◆ **FRAGMENTO SELECCIONADO**
------

Marx dice que, en un mundo donde los mercados existen y el intercambio de mercado domina la vida económica, sería verdaderamente extraño que no hubiera ninguna categoría que nos permitiera pensar, hablar y actuar en relación con él. En ese sentido, todas las categorías económicas—burguesas o marxistas— expresan relaciones sociales existentes. Pero creo que también se desprende del argumento que las relaciones de mercado no se representan siempre por las mismas categorías de pensamiento.

No hay ninguna relación fija e inmutable entre lo que es el mercado y la manera como es interpretado dentro de un marco ideológico o explicativo.

El análisis ya no se organiza alrededor de la distinción entre lo “real” y lo “falso”. Los efectos de la ideología, que ocultan y mistifican, ya no se perciben como el producto de un engaño o una ilusión mágica. Ni se atribuyen simplemente a la falsa conciencia, en la cual nuestros pobres proletarios ignorantes y no teóricos están confinados para siempre. Las relaciones en las que existen las personas son las “relaciones reales”, y las categorías y conceptos que usan las ayudan a entenderlas y a articularlas en sus mentes. Pero —y aquí podemos estar en un camino contrario al que se asocia usualmente con el “materialismo”— las relaciones económicas no pueden por sí solas prescribir una manera única, fija e inmutable de conceptualizarlas. Puede ser “expresada” dentro de diferentes discursos ideológicos

Decir que un discurso teórico nos permite entender una relación concreta adecuadamente “en el pensamiento” significa que el discurso nos proporciona un entendimiento más completo de todas las relaciones distintas que componen esa relación, así como de las muchas determinaciones [determinations] que forman sus condiciones de existencia. Significa que nuestro entendimiento, antes que una abstracción superficial y unilateral, es concreto y total. Las explicaciones unilaterales, que son explicaciones del tipo parcial, parte por la totalidad, y que sólo nos permiten abstraer un elemento (el mercado, por ejemplo) y explicarlo, son inadecuadas precisamente por esos motivos. Sólo por esa razón pueden ser consideradas “falsas”. Aunque, en sentido estricto, el término es engañoso si lo que tenemos en mente es alguna distinción simple, de todo o nada, entre lo Verdadero y lo Falso, o entre la Ciencia y la Ideología. Afortunada o desafortunadamente, las explicaciones sociales rara vez caen en casillas tan ordenadas.

------

◆ **PROBLEMA PLANTEADO 1**
Responde estas preguntas según el fragmento:
(a) ¿Qué expresan todas las categorías económicas, burguesas o marxistas?
(b) ¿Alrededor de qué distinción ya no se organiza el análisis?
(c) ¿Qué elemento se pone como ejemplo de lo que abstraen las explicaciones unilaterales?
◆ **PROBLEMA PLANTEADO 2**
Explica, con los motivos que da el fragmento, por qué las explicaciones unilaterales resultan inadecuadas.
◆ **PROBLEMA PLANTEADO 3**
Reescribe el fragmento desde “Marx dice que, en” hasta “ideológico o explicativo.”, ambos incluidos, y sustituye “intercambio de mercado” por “comercio”.

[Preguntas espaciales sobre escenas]
------

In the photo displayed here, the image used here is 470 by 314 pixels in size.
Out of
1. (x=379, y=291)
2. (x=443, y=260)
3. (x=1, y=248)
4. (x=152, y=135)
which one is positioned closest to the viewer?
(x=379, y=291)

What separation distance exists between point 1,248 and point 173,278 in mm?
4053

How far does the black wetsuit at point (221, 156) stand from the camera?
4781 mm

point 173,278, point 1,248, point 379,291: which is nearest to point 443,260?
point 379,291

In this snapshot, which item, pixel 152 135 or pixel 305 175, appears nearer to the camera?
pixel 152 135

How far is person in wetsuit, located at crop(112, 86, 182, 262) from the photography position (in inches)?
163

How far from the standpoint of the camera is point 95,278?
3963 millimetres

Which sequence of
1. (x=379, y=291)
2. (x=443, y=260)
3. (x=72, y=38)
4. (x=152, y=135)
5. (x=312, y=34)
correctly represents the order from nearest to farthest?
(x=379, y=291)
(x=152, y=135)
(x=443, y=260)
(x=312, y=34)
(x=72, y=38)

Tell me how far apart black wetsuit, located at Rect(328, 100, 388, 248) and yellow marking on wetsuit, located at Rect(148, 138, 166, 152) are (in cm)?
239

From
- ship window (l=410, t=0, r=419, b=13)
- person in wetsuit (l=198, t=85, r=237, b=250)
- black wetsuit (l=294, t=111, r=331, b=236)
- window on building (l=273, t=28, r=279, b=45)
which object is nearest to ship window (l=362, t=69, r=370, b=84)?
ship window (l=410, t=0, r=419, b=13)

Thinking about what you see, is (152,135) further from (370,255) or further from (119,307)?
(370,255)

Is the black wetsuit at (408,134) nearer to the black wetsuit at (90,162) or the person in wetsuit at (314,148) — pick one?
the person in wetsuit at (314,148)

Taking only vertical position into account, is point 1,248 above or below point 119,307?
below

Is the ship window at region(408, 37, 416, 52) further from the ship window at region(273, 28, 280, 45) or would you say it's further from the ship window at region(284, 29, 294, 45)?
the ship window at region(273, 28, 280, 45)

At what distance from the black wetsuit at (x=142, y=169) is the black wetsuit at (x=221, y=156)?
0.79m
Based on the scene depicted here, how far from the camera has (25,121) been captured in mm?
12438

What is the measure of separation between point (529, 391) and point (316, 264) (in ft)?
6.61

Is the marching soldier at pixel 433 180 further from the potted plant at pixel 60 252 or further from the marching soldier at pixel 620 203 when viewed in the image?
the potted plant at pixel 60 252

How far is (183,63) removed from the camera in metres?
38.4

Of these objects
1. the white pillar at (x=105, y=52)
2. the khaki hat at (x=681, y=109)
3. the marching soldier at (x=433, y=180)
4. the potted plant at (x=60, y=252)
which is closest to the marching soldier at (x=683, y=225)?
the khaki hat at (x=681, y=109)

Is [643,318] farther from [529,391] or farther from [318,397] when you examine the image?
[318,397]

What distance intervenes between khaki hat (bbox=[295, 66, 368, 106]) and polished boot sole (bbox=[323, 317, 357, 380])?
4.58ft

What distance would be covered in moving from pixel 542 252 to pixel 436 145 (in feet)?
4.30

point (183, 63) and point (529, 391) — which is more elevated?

------

◆ **RESPUESTA FINAL 1**
(a) Expresan relaciones sociales existentes.
(b) La distinción entre lo “real” y lo “falso”.
(c) El mercado.

◆ **RESPUESTA FINAL 2**
Son inadecuadas porque son explicaciones parciales que toman la parte por la totalidad. Además, solo permiten abstraer un elemento, como el mercado, y explicarlo. Por eso no ofrecen el entendimiento concreto y total de las relaciones y determinaciones que componen una relación.

◆ **RESPUESTA FINAL 3**
Marx dice que, en un mundo donde los mercados existen y el comercio domina la vida económica, sería verdaderamente extraño que no hubiera ninguna categoría que nos permitiera pensar, hablar y actuar en relación con él. En ese sentido, todas las categorías económicas—burguesas o marxistas— expresan relaciones sociales existentes. Pero creo que también se desprende del argumento que las relaciones de mercado no se representan siempre por las mismas categorías de pensamiento.

No hay ninguna relación fija e inmutable entre lo que es el mercado y la manera como es interpretado dentro de un marco ideológico o explicativo.